Dataset content -
%%

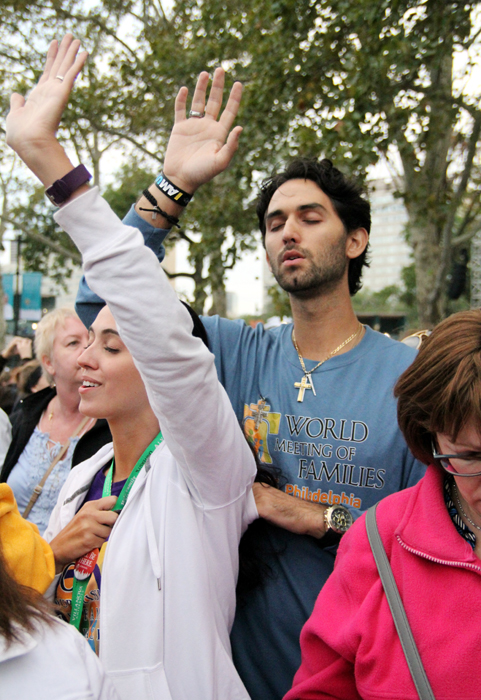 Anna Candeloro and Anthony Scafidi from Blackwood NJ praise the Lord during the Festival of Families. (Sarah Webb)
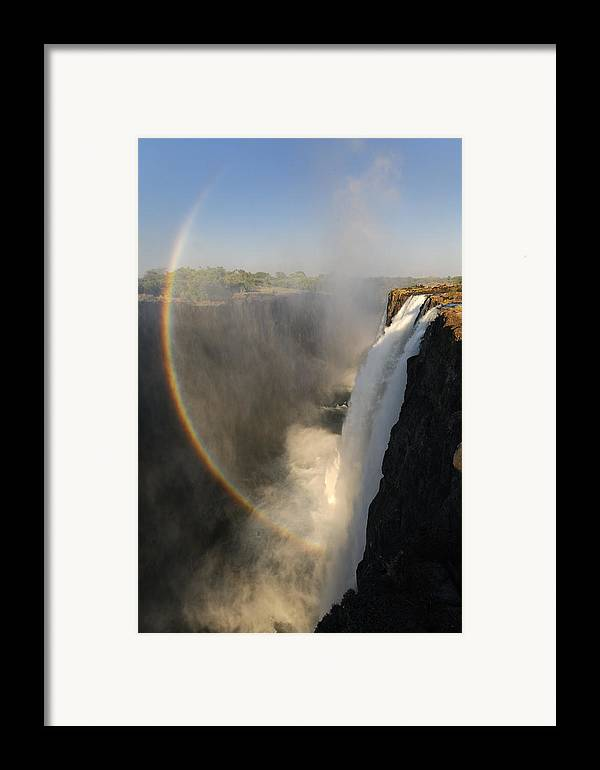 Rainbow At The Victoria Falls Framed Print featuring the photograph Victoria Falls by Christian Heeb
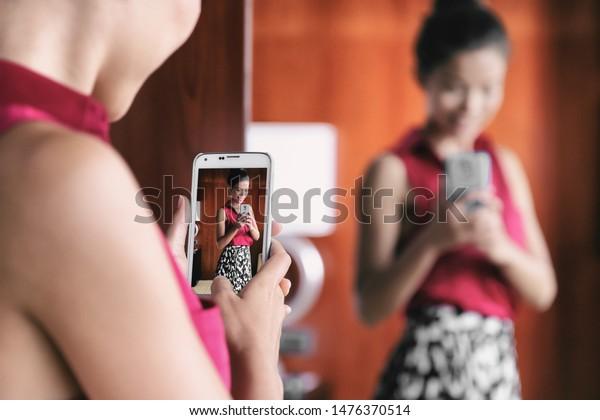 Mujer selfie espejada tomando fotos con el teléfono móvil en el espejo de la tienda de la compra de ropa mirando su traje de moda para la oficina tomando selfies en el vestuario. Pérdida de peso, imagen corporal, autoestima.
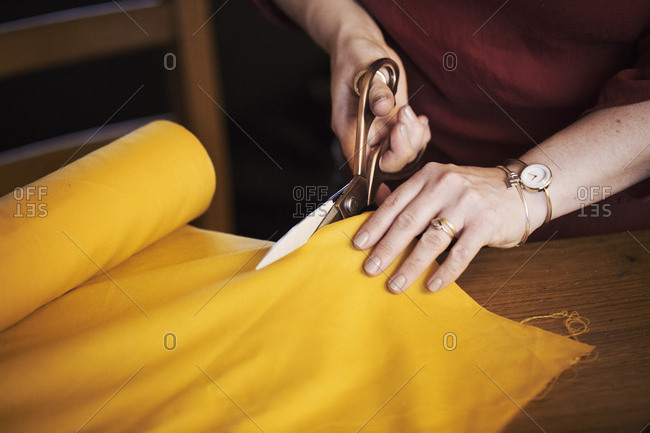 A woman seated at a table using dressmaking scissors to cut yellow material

%%
%%

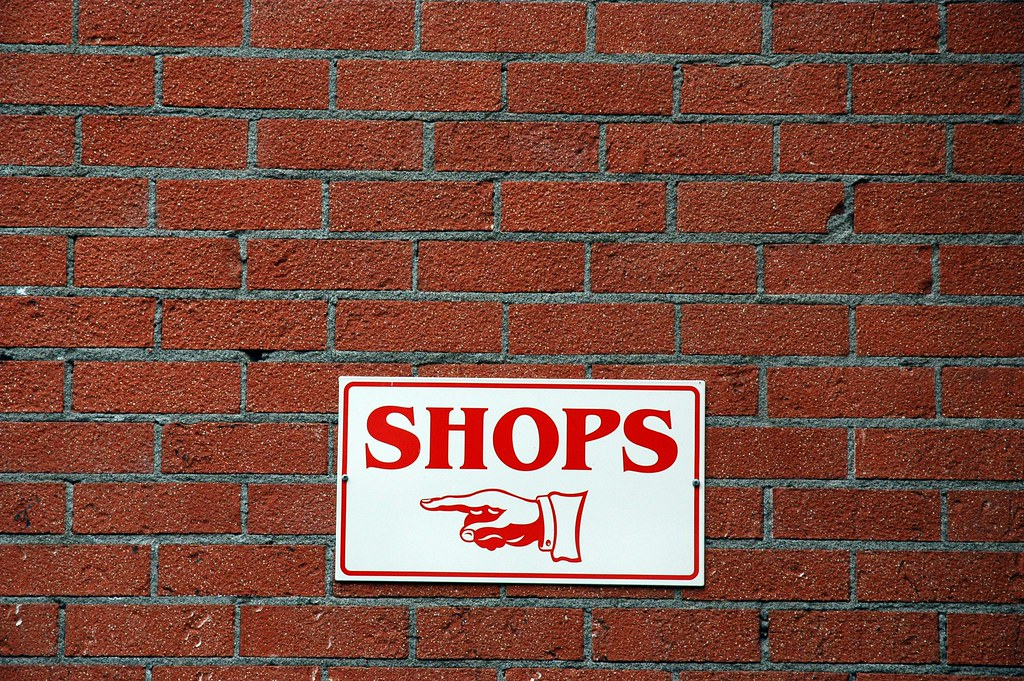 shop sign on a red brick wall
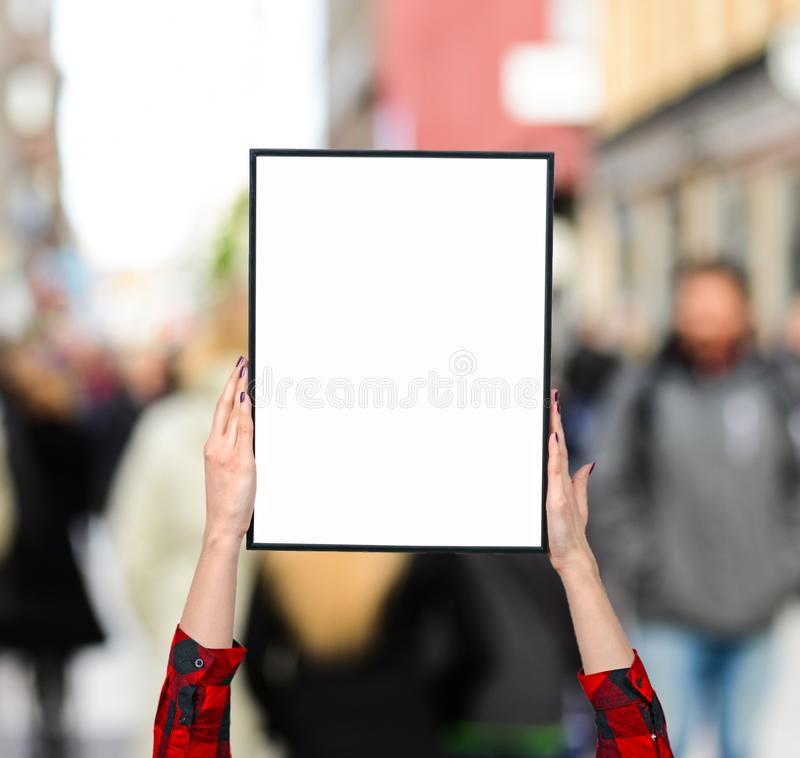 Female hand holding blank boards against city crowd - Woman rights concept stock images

%%

Your goal - Above, find the line holding "Mujer selfie espejada" and the line holding "A woman seated". Print exactly those two lines and every line between them, but no pictures.

Exercise result -
 Mujer selfie espejada tomando fotos con el teléfono móvil en el espejo de la tienda de la compra de ropa mirando su traje de moda para la oficina tomando selfies en el vestuario. Pérdida de peso, imagen corporal, autoestima.
 A woman seated at a table using dressmaking scissors to cut yellow material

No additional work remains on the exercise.